Our observations hinted otherwise and, ultimately, we found their understanding of puns is just an illusion. For example, when they see a sentence that looks like a pun, such as “Old X never die, they just X”, they insist it’s funny and that’s especially the case if a sentence looks like a pun but makes no sense or lacks comedic intent or double meaning.

Professor Jose Camacho Collados Professor

Earlier studies suggested AI models ‘got’ humour much like humans do but the datasets used were not really suited to testing how AIs interpret puns, the team argues.

For their analysis, they refined the datasets and created new ones to probe deeper.

The team fed the models puns like “Long fairy tales have a tendency to dragon (drag on)” and swapped the key word, to create nonsense like “Long fairy tales have a tendency to wyvern.”

They found significant drops in accuracy and incorrect classification of puns as well as flawed phonetic and contextual cues for the models’ decision making.

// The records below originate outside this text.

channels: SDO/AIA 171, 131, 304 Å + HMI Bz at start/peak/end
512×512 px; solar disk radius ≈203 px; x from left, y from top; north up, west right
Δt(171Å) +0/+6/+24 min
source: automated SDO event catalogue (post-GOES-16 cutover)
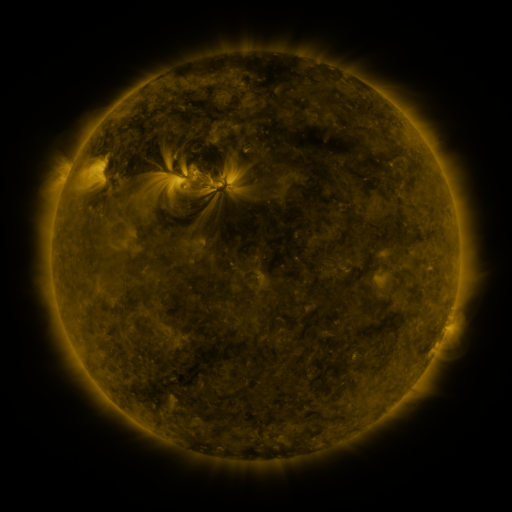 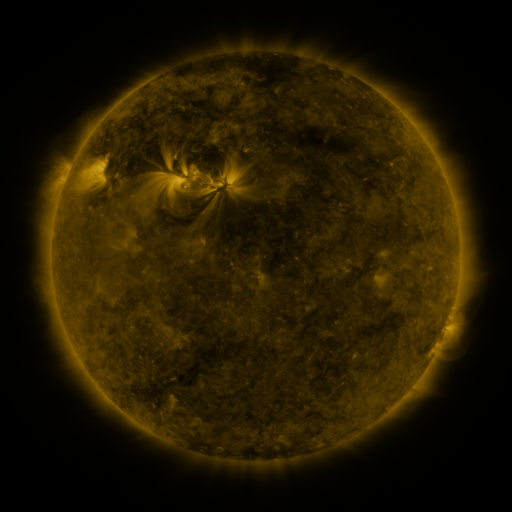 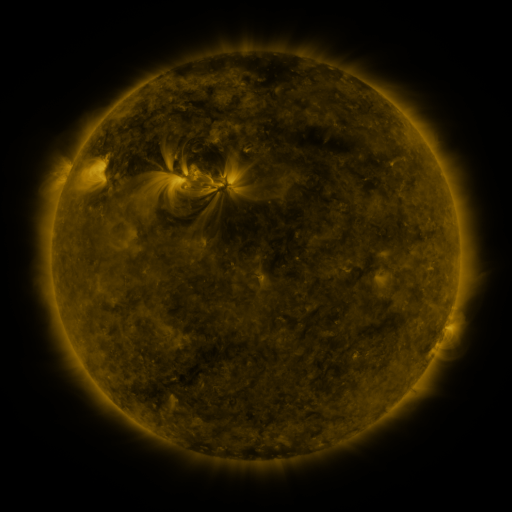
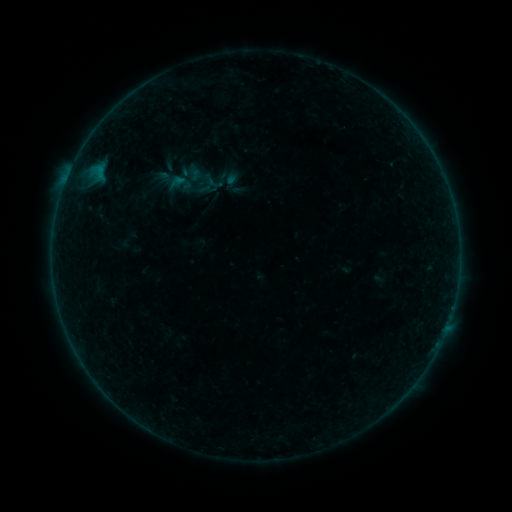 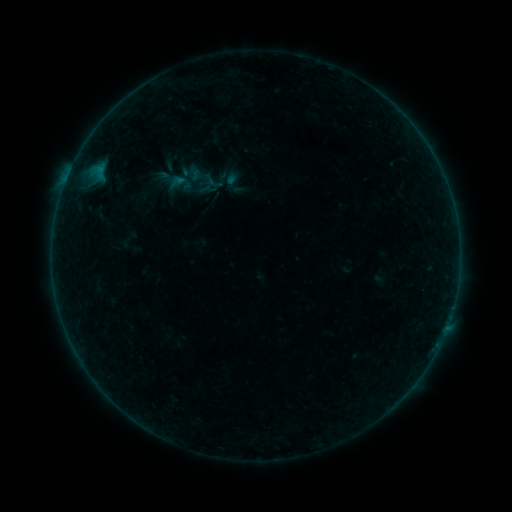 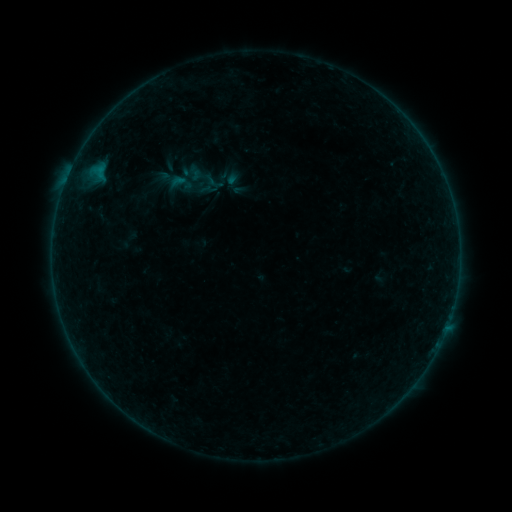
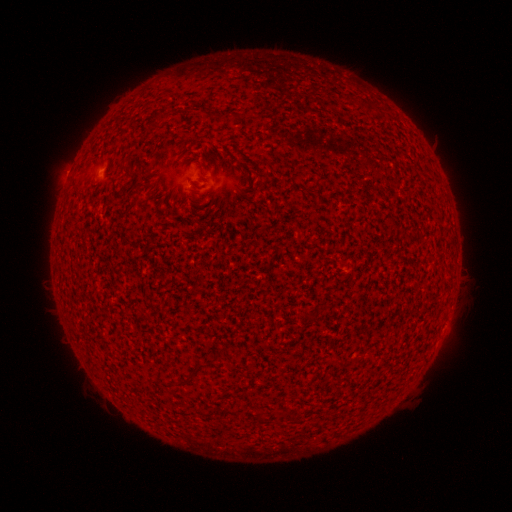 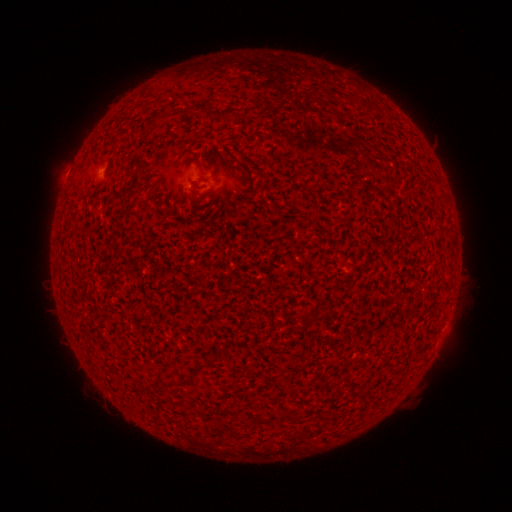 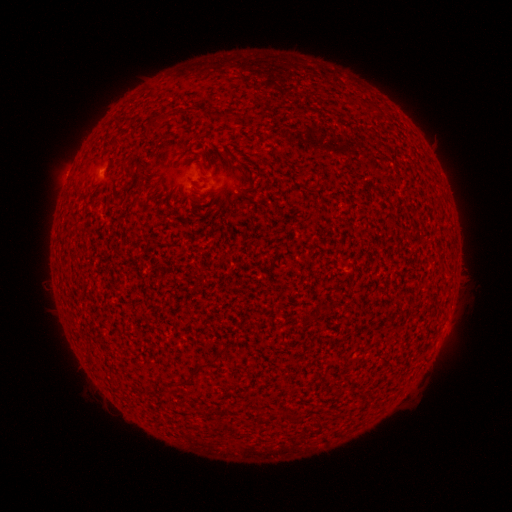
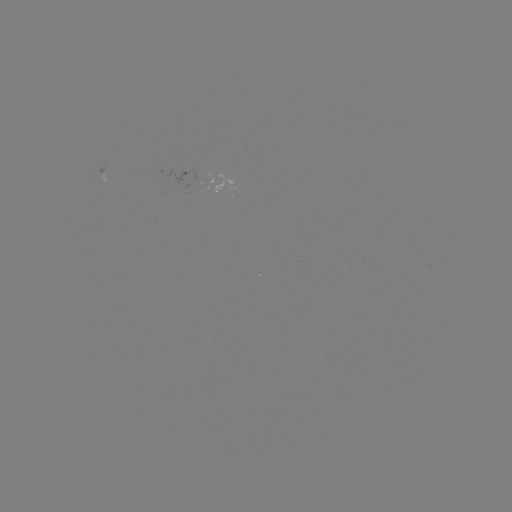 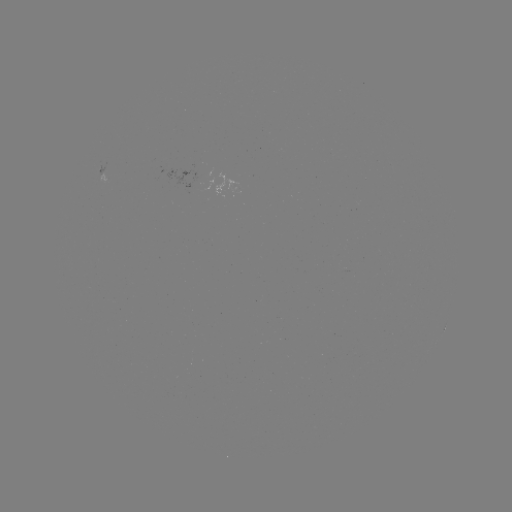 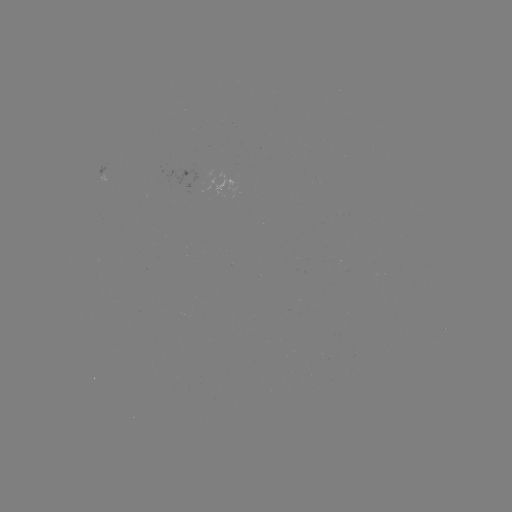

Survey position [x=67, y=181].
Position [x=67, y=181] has A5.1 flare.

When faced with unfamiliar puns, their success rate in distinguishing puns from sentences without a pun can drop to as low as 20% - much worse than the 50% you’d expect from random guessing.

Mohammad Taher Pilehvar Senior Lecturer

“We also identified an overconfidence in the models’ assumption that what they were processing was in fact funny. This was especially the case when it came to puns that they hadn’t seen before,” explains Mohammad Taher Pilehvar, another of the paper’s authors from Cardiff University’s School of Computer Science and Informatics.

The authors advise caution when using LLMs for applications that extend beyond what LLMs have memorised from existing text, which might require creative thinking such as understanding humour, empathy or cultural nuance.

“It’s a reminder that, in general, outputs from these models should be taken with a pinch of salt,” said Professor Camacho-Collados.

While AI is becoming more powerful, it’s perhaps safe to say from our study at least, that humans will always get the last laugh when it comes to comedy.

Professor Jose Camacho Collados

The team plans to extend their work beyond puns, to other tasks requiring creative and original thinking.

Making AI systems more self-aware, is another of the team’s goals which, they say, could enable the models to recognise what they don’t actually understand.

The paper, ‘Pun Unintended: LLMs and the Illusion of Humor Understanding’, is published in the proceedings of the EMNLP 2025.